Plus sage et raisonnable, l’alchimie est devenue interne dans les premiers siècles de notre ère et s’est enrichie au fil des siècles pour devenir dominante au IXe siècle et sous la dynastie des Song. Les chaudrons et les athanors sont remplacés par certaines zones du corps appelés « champs de cinabre » et le raffinement de l’énergie se substitue aux métaux sulfurés ou au mercure, passant de l’état de Jing (dense), au Qi (substance dynamique sans forme), au Shen (esprit sans forme) puis au WuJi (vacuité sans substance et sans forme) avant de rejoindre la grande Conscience[2].
Ce travail alchimique (NeiDan Gong) est un travail à la convergence du corps, de l’énergie et de l’esprit qui explique toute l’importance d’accorder un soin particulier à ce que l’on mange, boit ou respire, à ce que l’on regarde ou entend, à nos relations et à notre rapport à la nature. Cette hygiène de vie se complète d’un travail élaboré du souffle (le respiration embryonnaire) ainsi qu’une préservation et guidage de l’énergie du corps vers le cerveau.

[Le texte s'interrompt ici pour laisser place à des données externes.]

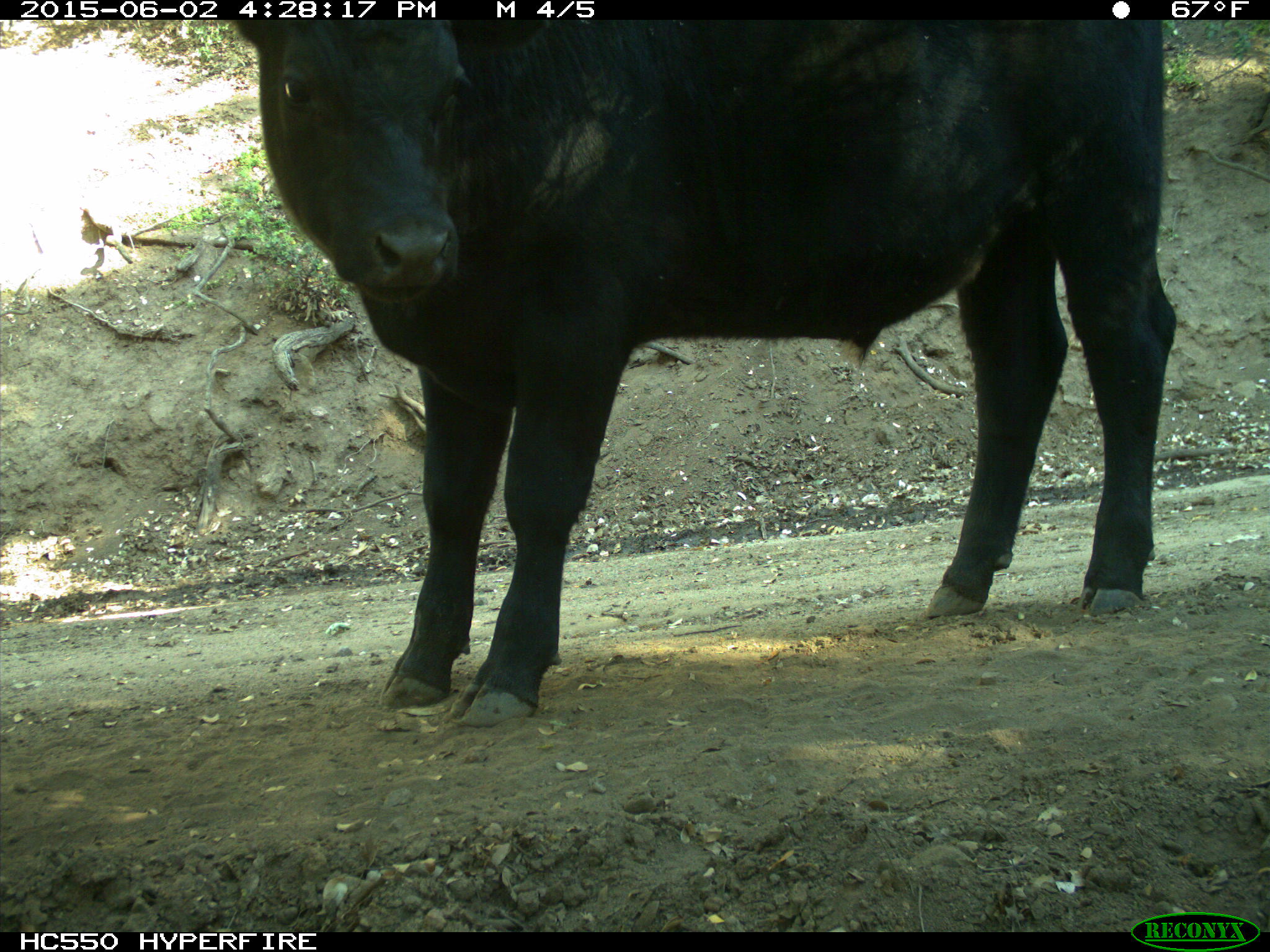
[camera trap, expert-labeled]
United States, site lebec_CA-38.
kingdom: Animalia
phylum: Chordata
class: Mammalia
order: Artiodactyla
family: Bovidae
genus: Bos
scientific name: Bos taurus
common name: domestic cow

Le processus alchimique du raffinement de l’énergie est simple à comprendre mais long à mettre en œuvre. Il consiste à : 1) Eliminer l’énergie perverse (Vider la casserole), 2) Accumuler l’énergie (remplir la casserole), 3) Purifier l’énergie (nettoyer l’eau de la casserole), 4) Faire circuler l’énergie (Faire bouillir l’eau), 5) Observer l’énergie (prendre conscience et ressentir l’expérience) puis 6) Devenir l’énergie (devenir la vapeur qui se dissout dans l’air) pour 7) Rejoindre l’Origine de l’énergie et le Grand Tout[3].

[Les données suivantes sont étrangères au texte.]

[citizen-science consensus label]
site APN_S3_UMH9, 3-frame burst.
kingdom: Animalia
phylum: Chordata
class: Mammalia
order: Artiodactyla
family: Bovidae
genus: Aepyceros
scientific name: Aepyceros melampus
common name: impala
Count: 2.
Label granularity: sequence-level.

Ce processus suppose de répéter avec régularité pour intégrer l’information sur le plan cellulaire, corporel puis en se libérant du corps et de la respiration. Il passe par la l'accumulation et la purification de son énergie, par l’installation préalable d’un grand calme intérieur et de la pacification de ses émotions, par l’ouverture du Cœur[4] ainsi que la faculté de concentrer sans force et durablement son mental[5]. La joie est présente à tout moment, une joie de pratique, d’intention douce et non d’objectif, une joie de conséquence et non de volonté.
Ce travail alchimique permet d’accéder à certaines aptitudes para-psychiques, de ressentir les plans, de vibrer à l’unisson de l’univers, de ressentir dans l’instant l’ensemble des 18 Principes du Tao, de comprendre les lois du monde et de devenir l’équation de l’harmonie de l’Univers : Harmonie = Vie x infini x Trois mondes x Information.
Cette quête transformative exige pour les pratiques les plus avancées, la conduite d’un guide pour éviter ce que l’on appelle les « déviations du Qi » qui peuvent se traduire par des troubles psychocorporels, parfois violents. Au-delà d’un certain stade, il est dit que le Qi ou le Tao prend la relève de l’enseignement.
Tout oublier
Un peu à l’image de la physique quantique[6], le maître-pratiquant découvre un jour la parfaite vacuité, affranchie du temps et de l’espace. Les voiles se soulèvent et la compréhension du monde apparaît, dans son halo éblouissant d’évidence. La fractalité est partout et on ne sait plus si le plein est dans le vide ou le vide dans le plein, si l’Homme est inclus dans l’Univers ou si c’est l’Homme qui le contient, si la petite conscience dépend de la Grande Conscience ou réciproquement. Pleinement présent et ouvert, affranchi du temps et de l’espace, l’image du maître-enfant[7] est partout.
Le leader taoïste a trouvé la Voie, le territoire de la non-question, la fusion avec ce qui est et ce qui n’est pas. Le peuple l’appellera immortel, ce qui pour lui, ne veut déjà plus rien dire.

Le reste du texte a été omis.